> Then have we made a horrible, horrible mistake in the way
> we've defined SRW? It it basically don't work with existing
> toolkits, do we need to throw it all up in the air and make
> 2.0 that uses rpc/encoded?
<sigh> How did I know you would say that...
There is an industry accepted profile - WS-I (see http://www.ws-i.org).
All the major WebService players are adopting this profile, all the
major toolkit manufacturers are adopting this profile. *This* is the
profile to adopt if you are doing WebServices.

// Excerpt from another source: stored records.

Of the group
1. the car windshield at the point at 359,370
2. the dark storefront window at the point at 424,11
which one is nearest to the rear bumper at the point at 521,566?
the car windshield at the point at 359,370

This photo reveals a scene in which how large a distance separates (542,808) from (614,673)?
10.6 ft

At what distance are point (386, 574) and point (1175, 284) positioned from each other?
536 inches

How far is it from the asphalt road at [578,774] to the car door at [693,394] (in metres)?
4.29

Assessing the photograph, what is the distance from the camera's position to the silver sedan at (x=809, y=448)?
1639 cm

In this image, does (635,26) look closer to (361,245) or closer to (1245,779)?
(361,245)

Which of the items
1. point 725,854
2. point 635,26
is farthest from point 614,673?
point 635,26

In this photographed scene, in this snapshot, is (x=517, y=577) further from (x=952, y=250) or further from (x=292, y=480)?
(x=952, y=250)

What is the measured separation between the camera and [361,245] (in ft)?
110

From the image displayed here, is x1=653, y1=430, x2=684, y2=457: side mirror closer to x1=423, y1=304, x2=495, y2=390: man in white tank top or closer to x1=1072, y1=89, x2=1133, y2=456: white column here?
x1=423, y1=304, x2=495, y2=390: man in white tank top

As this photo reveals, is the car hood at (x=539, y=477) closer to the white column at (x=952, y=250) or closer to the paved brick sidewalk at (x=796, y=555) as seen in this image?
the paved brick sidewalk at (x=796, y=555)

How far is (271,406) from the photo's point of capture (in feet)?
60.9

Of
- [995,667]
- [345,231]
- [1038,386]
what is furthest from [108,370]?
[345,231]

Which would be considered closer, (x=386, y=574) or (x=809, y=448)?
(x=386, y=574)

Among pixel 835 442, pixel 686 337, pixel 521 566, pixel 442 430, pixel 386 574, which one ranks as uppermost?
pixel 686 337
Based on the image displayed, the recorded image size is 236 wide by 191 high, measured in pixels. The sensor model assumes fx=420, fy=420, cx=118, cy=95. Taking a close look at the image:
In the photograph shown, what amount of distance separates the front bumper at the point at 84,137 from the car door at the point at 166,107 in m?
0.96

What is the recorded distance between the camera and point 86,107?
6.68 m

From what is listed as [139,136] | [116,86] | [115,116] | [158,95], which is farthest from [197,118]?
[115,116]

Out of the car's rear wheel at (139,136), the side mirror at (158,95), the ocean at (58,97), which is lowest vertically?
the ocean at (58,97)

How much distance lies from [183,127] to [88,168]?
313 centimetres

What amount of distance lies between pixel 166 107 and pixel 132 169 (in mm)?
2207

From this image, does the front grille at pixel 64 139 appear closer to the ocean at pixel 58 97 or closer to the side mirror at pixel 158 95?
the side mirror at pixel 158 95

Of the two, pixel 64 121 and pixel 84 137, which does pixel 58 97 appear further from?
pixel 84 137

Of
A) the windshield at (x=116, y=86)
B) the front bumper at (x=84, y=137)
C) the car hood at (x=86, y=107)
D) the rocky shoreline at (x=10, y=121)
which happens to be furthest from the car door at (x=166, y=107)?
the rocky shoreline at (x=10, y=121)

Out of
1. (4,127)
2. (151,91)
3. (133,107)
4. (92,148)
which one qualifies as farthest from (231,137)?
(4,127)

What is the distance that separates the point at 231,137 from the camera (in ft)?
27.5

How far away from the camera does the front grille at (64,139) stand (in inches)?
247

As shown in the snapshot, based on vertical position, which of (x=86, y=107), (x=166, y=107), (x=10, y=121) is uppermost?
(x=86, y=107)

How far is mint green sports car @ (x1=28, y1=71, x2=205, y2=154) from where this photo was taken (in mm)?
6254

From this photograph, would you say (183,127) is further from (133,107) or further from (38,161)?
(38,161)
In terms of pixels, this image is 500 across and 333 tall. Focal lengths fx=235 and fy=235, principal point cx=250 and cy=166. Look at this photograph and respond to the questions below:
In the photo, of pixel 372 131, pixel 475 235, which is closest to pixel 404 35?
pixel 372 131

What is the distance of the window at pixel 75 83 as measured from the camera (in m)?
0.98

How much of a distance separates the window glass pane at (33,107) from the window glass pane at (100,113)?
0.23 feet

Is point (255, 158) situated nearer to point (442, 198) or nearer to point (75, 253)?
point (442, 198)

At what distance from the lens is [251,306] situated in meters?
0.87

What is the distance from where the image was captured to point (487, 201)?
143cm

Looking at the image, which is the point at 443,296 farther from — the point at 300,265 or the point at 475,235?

SRW 1.1 is WS-I
compliant.
The reason WS-I specifed doc/lit rather than rpc/encoded was because of
interoperability issues - getting two toolkits to work together using
rpc/encoded was a real headache.
Some of the older toolkits (and toolkits which haven't been maintained)

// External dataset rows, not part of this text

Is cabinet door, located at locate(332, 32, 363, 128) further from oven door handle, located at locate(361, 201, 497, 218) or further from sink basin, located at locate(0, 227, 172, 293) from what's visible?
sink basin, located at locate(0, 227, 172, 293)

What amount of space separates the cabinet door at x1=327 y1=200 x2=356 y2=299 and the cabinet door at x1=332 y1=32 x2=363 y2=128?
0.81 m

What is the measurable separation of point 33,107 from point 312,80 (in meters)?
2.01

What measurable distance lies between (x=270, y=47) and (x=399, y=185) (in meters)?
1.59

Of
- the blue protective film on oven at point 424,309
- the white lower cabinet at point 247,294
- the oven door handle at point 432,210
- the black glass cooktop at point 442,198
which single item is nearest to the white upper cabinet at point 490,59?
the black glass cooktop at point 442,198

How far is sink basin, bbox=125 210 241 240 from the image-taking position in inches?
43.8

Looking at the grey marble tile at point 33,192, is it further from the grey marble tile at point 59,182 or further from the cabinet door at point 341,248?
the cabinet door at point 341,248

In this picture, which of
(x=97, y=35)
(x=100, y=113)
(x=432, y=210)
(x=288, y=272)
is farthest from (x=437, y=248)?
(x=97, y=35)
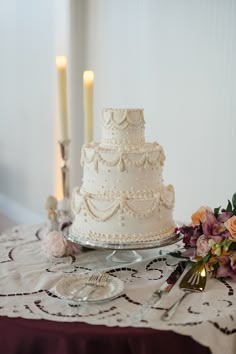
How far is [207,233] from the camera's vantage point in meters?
1.38

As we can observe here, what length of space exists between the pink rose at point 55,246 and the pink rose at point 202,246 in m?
0.42

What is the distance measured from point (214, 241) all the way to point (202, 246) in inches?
1.8

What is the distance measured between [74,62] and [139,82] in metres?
0.59

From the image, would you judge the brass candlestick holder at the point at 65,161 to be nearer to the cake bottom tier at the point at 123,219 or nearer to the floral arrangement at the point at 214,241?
the cake bottom tier at the point at 123,219

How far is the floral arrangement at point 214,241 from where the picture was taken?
1.32 meters

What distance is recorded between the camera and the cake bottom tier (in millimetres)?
1434

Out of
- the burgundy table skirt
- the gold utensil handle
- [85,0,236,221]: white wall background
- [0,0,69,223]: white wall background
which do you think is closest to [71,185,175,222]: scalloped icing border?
the gold utensil handle

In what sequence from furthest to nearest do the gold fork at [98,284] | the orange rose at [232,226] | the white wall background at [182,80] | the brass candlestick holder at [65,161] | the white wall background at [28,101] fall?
the white wall background at [28,101] → the white wall background at [182,80] → the brass candlestick holder at [65,161] → the orange rose at [232,226] → the gold fork at [98,284]

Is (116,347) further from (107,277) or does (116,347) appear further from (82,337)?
(107,277)

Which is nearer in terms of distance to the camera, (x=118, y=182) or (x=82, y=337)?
(x=82, y=337)

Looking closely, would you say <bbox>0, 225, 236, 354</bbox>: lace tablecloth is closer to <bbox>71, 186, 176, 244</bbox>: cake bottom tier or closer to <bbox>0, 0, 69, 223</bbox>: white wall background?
<bbox>71, 186, 176, 244</bbox>: cake bottom tier

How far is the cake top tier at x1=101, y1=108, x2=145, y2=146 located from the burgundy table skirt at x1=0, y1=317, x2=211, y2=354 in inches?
24.8

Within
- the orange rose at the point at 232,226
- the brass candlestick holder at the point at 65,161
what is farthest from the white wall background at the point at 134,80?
Answer: the orange rose at the point at 232,226

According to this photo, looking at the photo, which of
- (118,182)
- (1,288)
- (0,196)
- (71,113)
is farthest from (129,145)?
(0,196)
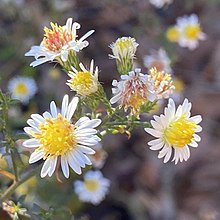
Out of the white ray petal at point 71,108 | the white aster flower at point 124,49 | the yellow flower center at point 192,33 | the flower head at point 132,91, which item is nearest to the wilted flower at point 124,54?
the white aster flower at point 124,49

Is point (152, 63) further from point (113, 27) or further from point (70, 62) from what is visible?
point (70, 62)

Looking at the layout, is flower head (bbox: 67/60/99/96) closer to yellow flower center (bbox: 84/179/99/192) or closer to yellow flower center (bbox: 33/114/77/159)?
yellow flower center (bbox: 33/114/77/159)

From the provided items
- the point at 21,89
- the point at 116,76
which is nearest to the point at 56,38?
the point at 21,89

will have trouble with doc/lit - but all of the major toolkits now (or
shortly will) support WS-I thus improving interoperability.
However, why not take a few steps backwards and use RPC/Encoded to
support the out of date toolkits - that way we can ensure
interoperability problems with newer toolkits, ensure complete lack of
adoption by the wider WebService community (since it wo'n't be WS-I
compliant), ensure that it can't be adopted up by UK government funded
projects (that includes JISC and academic funded projects) since they
are supposed to follow the e-GIF framework which states WS-I as a
requirement, and I suspect US government projects too.
> There doesn't seem to be much point in having superseded
> Z39.50 with a "friendly" web-service protocol if the barrier
> to implementation remains at the same height because none of
> the web-service toolkits can implement SRW.
Apart from .Net, Axis, hopefully Mono now I've fixed the bugs...
The problem toolkit appears to the the Perl one (and apparently the
version available about 12 months ago at that).